§ **SOURCE DOCUMENT**
__________

Tuesday, March 15, 2011

Step Two

This week, I posted about the affair on my other blog for the first time. It freaked me out to do it, but I'm tired of having any sort of division in my life. This is what happened to us. It's a real, true, painful part of our lives. Saying it in my most public forum was a huge step for me. It feels like real healing to put it out there and to not worry about will come of it. It doesn't matter what anybody else thinks of it. The only thing that matters is what we think, and how we chose to react. Posting that story made me feel like I'm ready to write about what came next.

My last long post featured the start of the story, and it came to kind of an abrupt and unsettled end. I needed to step back and figure out how to put the next bit into words.

__________

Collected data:
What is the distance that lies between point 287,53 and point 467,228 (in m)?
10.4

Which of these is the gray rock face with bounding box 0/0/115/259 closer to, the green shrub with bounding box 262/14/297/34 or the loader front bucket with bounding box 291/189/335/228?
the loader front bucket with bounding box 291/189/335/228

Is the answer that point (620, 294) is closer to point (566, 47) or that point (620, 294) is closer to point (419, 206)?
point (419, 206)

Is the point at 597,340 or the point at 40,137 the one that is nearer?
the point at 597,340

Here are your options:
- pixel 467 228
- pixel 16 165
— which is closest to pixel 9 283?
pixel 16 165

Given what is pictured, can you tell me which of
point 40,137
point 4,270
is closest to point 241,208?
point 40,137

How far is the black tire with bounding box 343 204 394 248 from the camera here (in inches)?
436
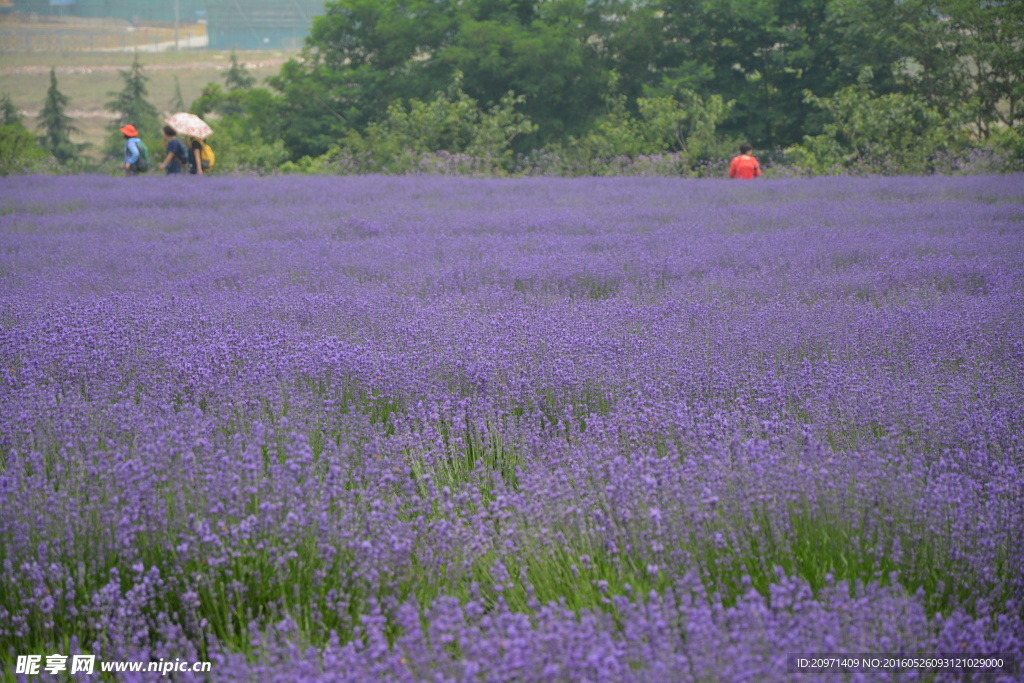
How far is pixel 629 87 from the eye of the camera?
89.7 ft

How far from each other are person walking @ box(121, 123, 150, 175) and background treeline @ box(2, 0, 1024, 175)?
5013 millimetres

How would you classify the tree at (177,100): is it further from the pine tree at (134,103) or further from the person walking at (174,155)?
the person walking at (174,155)

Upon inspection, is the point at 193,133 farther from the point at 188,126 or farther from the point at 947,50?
the point at 947,50

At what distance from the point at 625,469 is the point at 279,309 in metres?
2.49

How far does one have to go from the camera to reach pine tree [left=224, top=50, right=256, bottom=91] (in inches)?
1511

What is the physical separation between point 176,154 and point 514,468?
1247 centimetres

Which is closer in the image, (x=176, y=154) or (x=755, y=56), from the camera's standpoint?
(x=176, y=154)

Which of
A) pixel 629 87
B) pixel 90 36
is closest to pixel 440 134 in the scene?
pixel 629 87

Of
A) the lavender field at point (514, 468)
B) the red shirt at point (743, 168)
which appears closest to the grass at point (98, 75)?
the red shirt at point (743, 168)

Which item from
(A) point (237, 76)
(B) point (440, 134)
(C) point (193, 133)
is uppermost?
(A) point (237, 76)

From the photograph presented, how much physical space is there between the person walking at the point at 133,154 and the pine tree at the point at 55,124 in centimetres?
2545

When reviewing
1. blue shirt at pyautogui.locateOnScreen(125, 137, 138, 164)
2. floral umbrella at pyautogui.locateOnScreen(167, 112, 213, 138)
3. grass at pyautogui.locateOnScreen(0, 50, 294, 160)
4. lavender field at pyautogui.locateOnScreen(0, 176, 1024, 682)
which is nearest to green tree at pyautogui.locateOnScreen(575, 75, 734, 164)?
floral umbrella at pyautogui.locateOnScreen(167, 112, 213, 138)

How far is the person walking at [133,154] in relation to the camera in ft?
43.8

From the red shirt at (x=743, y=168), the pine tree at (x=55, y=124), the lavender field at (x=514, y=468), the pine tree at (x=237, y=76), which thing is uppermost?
the pine tree at (x=237, y=76)
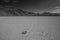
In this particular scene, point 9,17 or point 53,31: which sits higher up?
point 9,17

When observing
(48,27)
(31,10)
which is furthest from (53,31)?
(31,10)

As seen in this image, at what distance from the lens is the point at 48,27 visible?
702 millimetres

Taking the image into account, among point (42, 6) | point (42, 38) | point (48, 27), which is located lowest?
point (42, 38)

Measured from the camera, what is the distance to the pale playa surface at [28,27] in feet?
2.28

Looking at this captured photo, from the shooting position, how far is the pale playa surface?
27.3 inches

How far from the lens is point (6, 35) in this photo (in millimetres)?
738

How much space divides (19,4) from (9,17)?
165 millimetres

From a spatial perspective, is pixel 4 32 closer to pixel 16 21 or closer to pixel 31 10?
pixel 16 21

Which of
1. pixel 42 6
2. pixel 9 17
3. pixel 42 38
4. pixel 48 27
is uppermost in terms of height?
pixel 42 6

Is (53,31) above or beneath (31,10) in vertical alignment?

__________

§ **WORK INSTRUCTION**
Write out the blog post above in full, reproducing every word and line without change.

§ **TASK RESULT**
Tuesday, March 15, 2011

Step Two

This week, I posted about the affair on my other blog for the first time. It freaked me out to do it, but I'm tired of having any sort of division in my life. This is what happened to us. It's a real, true, painful part of our lives. Saying it in my most public forum was a huge step for me. It feels like real healing to put it out there and to not worry about will come of it. It doesn't matter what anybody else thinks of it. The only thing that matters is what we think, and how we chose to react. Posting that story made me feel like I'm ready to write about what came next.

My last long post featured the start of the story, and it came to kind of an abrupt and unsettled end. I needed to step back and figure out how to put the next bit into words.